28 May 2025 at 2:00 PM
Udayan Sunil Patankar, "Area Efficient Design and Implementation of a Novel Divider Circuit Block"
Supervisor: Dr. Ants Koel, Thomas Johann Seebeck Department of Electronics, Tallinn University of Technology, Tallinn, Estonia
Co-supervisor: Dr. Tamás Pardy, Thomas Johann Seebeck Department of Electronics, Tallinn University of Technology, Tallinn, Estonia
Expert reviewer: Prof. Emeritus Toomas Rang, Thomas Johann Seebeck Department of Electronics, Tallinn University of Technology, Tallinn, Estonia
Opponents:
- Prof. Dr. Serge Dos Santos, Associate Professor (Hab. Dir. Rech.), INSA Centre Val de Loire, Blois Campus Department of Industrial Systems; Inserm U1253 iBraiN- University of Tours, Tours, France
- Prof. Dr. András Poppe, Department of Electron Devices, Budapest University of Technology and Economics (BME), Budapest, Hungary
A robust electronic system must support all essential mathematical operations, as addition, subtraction, multiplication, and division form the vital building blocks of modern theories. Among these, division is a derived operation—akin to how multiplication extends from repeated addition, division can be implemented through successive subtraction or multiplication, combined with specific control logic. In embedded systems, digital systems, integrated circuits, and computer architectures, performance is typically measured by three key parameters: time, area, and power. While many techniques have been developed to enhance the efficiency of division operations, such as digit recurrence and functional iteration, most have focused primarily on improving execution time. Techniques like operand scaling, circuit staging, overlapping, and pipelined execution have shown improvements in speed, but they have not significantly reduced the area required for implementation. With the rise of system-on-chip (SoC) applications and the need for efficient computational blocks in compact environments, there is a growing demand for division circuits with a low area footprint. In such contexts, indirect methods of division are insufficient. A direct, compact implementation is necessary to meet the constraints of emerging and critical applications. Although several performance improvement techniques, including pre-scaling operands, carry-save remainders, array implementations, truncations, cascading, and differential LUTs, have been investigated, they have yet to be fully explored in addressing the research gap for simultaneously utilizing multiple performance improvement techniques with individual input operands. Exploiting this underutilized synergy could pave the way for a novel or hybrid method that balances execution time and area optimization.

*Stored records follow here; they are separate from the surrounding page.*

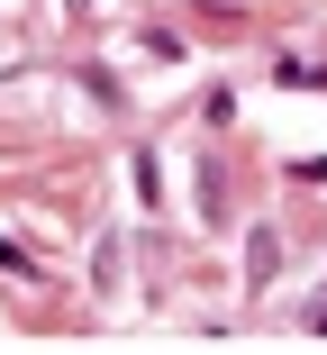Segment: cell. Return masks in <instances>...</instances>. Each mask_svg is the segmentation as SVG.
<instances>
[]
</instances>
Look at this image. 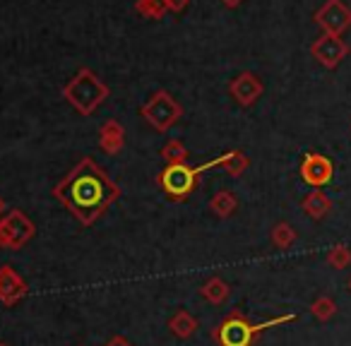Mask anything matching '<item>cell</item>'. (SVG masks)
Instances as JSON below:
<instances>
[{
    "mask_svg": "<svg viewBox=\"0 0 351 346\" xmlns=\"http://www.w3.org/2000/svg\"><path fill=\"white\" fill-rule=\"evenodd\" d=\"M140 113L154 130L169 132L171 127L178 123V118L183 116V108H181V103L166 92V89H159V92L152 94L149 101L140 108Z\"/></svg>",
    "mask_w": 351,
    "mask_h": 346,
    "instance_id": "5",
    "label": "cell"
},
{
    "mask_svg": "<svg viewBox=\"0 0 351 346\" xmlns=\"http://www.w3.org/2000/svg\"><path fill=\"white\" fill-rule=\"evenodd\" d=\"M301 210L306 212L313 221H322L332 212V200L322 190H313L301 200Z\"/></svg>",
    "mask_w": 351,
    "mask_h": 346,
    "instance_id": "14",
    "label": "cell"
},
{
    "mask_svg": "<svg viewBox=\"0 0 351 346\" xmlns=\"http://www.w3.org/2000/svg\"><path fill=\"white\" fill-rule=\"evenodd\" d=\"M200 296L205 298L207 303H212V306H221V303H226V298L231 296V286L221 277H210L200 286Z\"/></svg>",
    "mask_w": 351,
    "mask_h": 346,
    "instance_id": "16",
    "label": "cell"
},
{
    "mask_svg": "<svg viewBox=\"0 0 351 346\" xmlns=\"http://www.w3.org/2000/svg\"><path fill=\"white\" fill-rule=\"evenodd\" d=\"M135 10L147 20H161L169 12V5H166V0H137Z\"/></svg>",
    "mask_w": 351,
    "mask_h": 346,
    "instance_id": "20",
    "label": "cell"
},
{
    "mask_svg": "<svg viewBox=\"0 0 351 346\" xmlns=\"http://www.w3.org/2000/svg\"><path fill=\"white\" fill-rule=\"evenodd\" d=\"M36 236V226L22 210H10L0 217V248L22 250Z\"/></svg>",
    "mask_w": 351,
    "mask_h": 346,
    "instance_id": "6",
    "label": "cell"
},
{
    "mask_svg": "<svg viewBox=\"0 0 351 346\" xmlns=\"http://www.w3.org/2000/svg\"><path fill=\"white\" fill-rule=\"evenodd\" d=\"M197 327H200L197 317L191 315L188 310H183V308H178V310H176L173 315L169 317V330H171V334L178 336V339H191V336L197 332Z\"/></svg>",
    "mask_w": 351,
    "mask_h": 346,
    "instance_id": "15",
    "label": "cell"
},
{
    "mask_svg": "<svg viewBox=\"0 0 351 346\" xmlns=\"http://www.w3.org/2000/svg\"><path fill=\"white\" fill-rule=\"evenodd\" d=\"M313 22L322 29V34L341 36L351 27V8L344 0H325V5L317 8Z\"/></svg>",
    "mask_w": 351,
    "mask_h": 346,
    "instance_id": "7",
    "label": "cell"
},
{
    "mask_svg": "<svg viewBox=\"0 0 351 346\" xmlns=\"http://www.w3.org/2000/svg\"><path fill=\"white\" fill-rule=\"evenodd\" d=\"M99 145L106 154H121L125 147V130L118 121H106L99 127Z\"/></svg>",
    "mask_w": 351,
    "mask_h": 346,
    "instance_id": "13",
    "label": "cell"
},
{
    "mask_svg": "<svg viewBox=\"0 0 351 346\" xmlns=\"http://www.w3.org/2000/svg\"><path fill=\"white\" fill-rule=\"evenodd\" d=\"M346 286H349V291H351V279H349V284H346Z\"/></svg>",
    "mask_w": 351,
    "mask_h": 346,
    "instance_id": "27",
    "label": "cell"
},
{
    "mask_svg": "<svg viewBox=\"0 0 351 346\" xmlns=\"http://www.w3.org/2000/svg\"><path fill=\"white\" fill-rule=\"evenodd\" d=\"M53 197L80 224L92 226L121 197V188L108 178V173L92 156H84L53 188Z\"/></svg>",
    "mask_w": 351,
    "mask_h": 346,
    "instance_id": "1",
    "label": "cell"
},
{
    "mask_svg": "<svg viewBox=\"0 0 351 346\" xmlns=\"http://www.w3.org/2000/svg\"><path fill=\"white\" fill-rule=\"evenodd\" d=\"M205 173V169L191 164H166V169L156 176L159 188L166 193V197L173 202H183L197 190L200 186V176Z\"/></svg>",
    "mask_w": 351,
    "mask_h": 346,
    "instance_id": "4",
    "label": "cell"
},
{
    "mask_svg": "<svg viewBox=\"0 0 351 346\" xmlns=\"http://www.w3.org/2000/svg\"><path fill=\"white\" fill-rule=\"evenodd\" d=\"M327 264L335 269H346L351 264V248L349 245H332L330 250H327Z\"/></svg>",
    "mask_w": 351,
    "mask_h": 346,
    "instance_id": "22",
    "label": "cell"
},
{
    "mask_svg": "<svg viewBox=\"0 0 351 346\" xmlns=\"http://www.w3.org/2000/svg\"><path fill=\"white\" fill-rule=\"evenodd\" d=\"M188 3H191V0H166V5H169L171 12H183Z\"/></svg>",
    "mask_w": 351,
    "mask_h": 346,
    "instance_id": "23",
    "label": "cell"
},
{
    "mask_svg": "<svg viewBox=\"0 0 351 346\" xmlns=\"http://www.w3.org/2000/svg\"><path fill=\"white\" fill-rule=\"evenodd\" d=\"M0 346H8V344H5V341H0Z\"/></svg>",
    "mask_w": 351,
    "mask_h": 346,
    "instance_id": "28",
    "label": "cell"
},
{
    "mask_svg": "<svg viewBox=\"0 0 351 346\" xmlns=\"http://www.w3.org/2000/svg\"><path fill=\"white\" fill-rule=\"evenodd\" d=\"M298 173H301V181L308 183L313 190H320V188L327 186V183L332 181V176H335V164H332V159H327L325 154L306 151Z\"/></svg>",
    "mask_w": 351,
    "mask_h": 346,
    "instance_id": "9",
    "label": "cell"
},
{
    "mask_svg": "<svg viewBox=\"0 0 351 346\" xmlns=\"http://www.w3.org/2000/svg\"><path fill=\"white\" fill-rule=\"evenodd\" d=\"M210 210L215 212L219 219H229L239 212V197L231 190H219L215 197L210 200Z\"/></svg>",
    "mask_w": 351,
    "mask_h": 346,
    "instance_id": "17",
    "label": "cell"
},
{
    "mask_svg": "<svg viewBox=\"0 0 351 346\" xmlns=\"http://www.w3.org/2000/svg\"><path fill=\"white\" fill-rule=\"evenodd\" d=\"M161 156H164L166 164H188V149L181 140L166 142L164 149H161Z\"/></svg>",
    "mask_w": 351,
    "mask_h": 346,
    "instance_id": "21",
    "label": "cell"
},
{
    "mask_svg": "<svg viewBox=\"0 0 351 346\" xmlns=\"http://www.w3.org/2000/svg\"><path fill=\"white\" fill-rule=\"evenodd\" d=\"M63 97L70 106L82 116H92L108 97V87L94 75L89 68H82L68 84L63 87Z\"/></svg>",
    "mask_w": 351,
    "mask_h": 346,
    "instance_id": "3",
    "label": "cell"
},
{
    "mask_svg": "<svg viewBox=\"0 0 351 346\" xmlns=\"http://www.w3.org/2000/svg\"><path fill=\"white\" fill-rule=\"evenodd\" d=\"M221 3H224L226 8H239L241 3H243V0H221Z\"/></svg>",
    "mask_w": 351,
    "mask_h": 346,
    "instance_id": "25",
    "label": "cell"
},
{
    "mask_svg": "<svg viewBox=\"0 0 351 346\" xmlns=\"http://www.w3.org/2000/svg\"><path fill=\"white\" fill-rule=\"evenodd\" d=\"M229 92H231V97L236 99V103H239V106L248 108V106H253L260 97H263L265 84L255 73H241V75H236V77L231 79Z\"/></svg>",
    "mask_w": 351,
    "mask_h": 346,
    "instance_id": "11",
    "label": "cell"
},
{
    "mask_svg": "<svg viewBox=\"0 0 351 346\" xmlns=\"http://www.w3.org/2000/svg\"><path fill=\"white\" fill-rule=\"evenodd\" d=\"M248 166H250V159H248V154H245L243 149H231V151H224V154H219L217 159L205 161V164H202V169H205V171L224 169L229 176L239 178V176H243Z\"/></svg>",
    "mask_w": 351,
    "mask_h": 346,
    "instance_id": "12",
    "label": "cell"
},
{
    "mask_svg": "<svg viewBox=\"0 0 351 346\" xmlns=\"http://www.w3.org/2000/svg\"><path fill=\"white\" fill-rule=\"evenodd\" d=\"M5 214V200H3V197H0V217Z\"/></svg>",
    "mask_w": 351,
    "mask_h": 346,
    "instance_id": "26",
    "label": "cell"
},
{
    "mask_svg": "<svg viewBox=\"0 0 351 346\" xmlns=\"http://www.w3.org/2000/svg\"><path fill=\"white\" fill-rule=\"evenodd\" d=\"M311 55L327 70H335L341 65V60L349 55V44L341 36L335 34H320L311 44Z\"/></svg>",
    "mask_w": 351,
    "mask_h": 346,
    "instance_id": "8",
    "label": "cell"
},
{
    "mask_svg": "<svg viewBox=\"0 0 351 346\" xmlns=\"http://www.w3.org/2000/svg\"><path fill=\"white\" fill-rule=\"evenodd\" d=\"M269 240H272L274 248L289 250L298 240V234L289 221H279V224H274L272 231H269Z\"/></svg>",
    "mask_w": 351,
    "mask_h": 346,
    "instance_id": "18",
    "label": "cell"
},
{
    "mask_svg": "<svg viewBox=\"0 0 351 346\" xmlns=\"http://www.w3.org/2000/svg\"><path fill=\"white\" fill-rule=\"evenodd\" d=\"M104 346H132V341H128L125 336L118 334V336H113V339H108Z\"/></svg>",
    "mask_w": 351,
    "mask_h": 346,
    "instance_id": "24",
    "label": "cell"
},
{
    "mask_svg": "<svg viewBox=\"0 0 351 346\" xmlns=\"http://www.w3.org/2000/svg\"><path fill=\"white\" fill-rule=\"evenodd\" d=\"M296 317L298 315L289 312V315L272 317V320H267V322H250L239 308H234V310L210 332V336L217 341V346H253L255 339H258L265 330L277 327V325H287V322H293Z\"/></svg>",
    "mask_w": 351,
    "mask_h": 346,
    "instance_id": "2",
    "label": "cell"
},
{
    "mask_svg": "<svg viewBox=\"0 0 351 346\" xmlns=\"http://www.w3.org/2000/svg\"><path fill=\"white\" fill-rule=\"evenodd\" d=\"M27 293L29 286L22 274L12 264H0V303L5 308H15L20 301H25Z\"/></svg>",
    "mask_w": 351,
    "mask_h": 346,
    "instance_id": "10",
    "label": "cell"
},
{
    "mask_svg": "<svg viewBox=\"0 0 351 346\" xmlns=\"http://www.w3.org/2000/svg\"><path fill=\"white\" fill-rule=\"evenodd\" d=\"M311 315L320 322H330L332 317L337 315V303L335 298L330 296H317L315 301L311 303Z\"/></svg>",
    "mask_w": 351,
    "mask_h": 346,
    "instance_id": "19",
    "label": "cell"
}]
</instances>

This doctoral dissertation focuses on the design and implementation of a reduced-area divider circuit block that leverages the mathematical relationship between the divisor and the dividend. The proposed approach enhances conversion logic, effectively avoiding rounding errors and overlapping regions in the quotient calculation. The design implementation is evaluated through both regular and pseudo-random sequential input patterns and validated against benchmark results generated through simulations and theoretical modeling. To summarize, the proposed novel USP-Awadhoot divider advances the existing state-of-the-art digit recurrence division by employing multiple performance improvement techniques simultaneously (i.e., dynamic separate scaling operations) on individual input operands. This approach achieves variable latency and a small area footprint while preventing overlapping regions in the quotient calculation logic and offers a highly efficient and compact division solution suited for modern computing systems.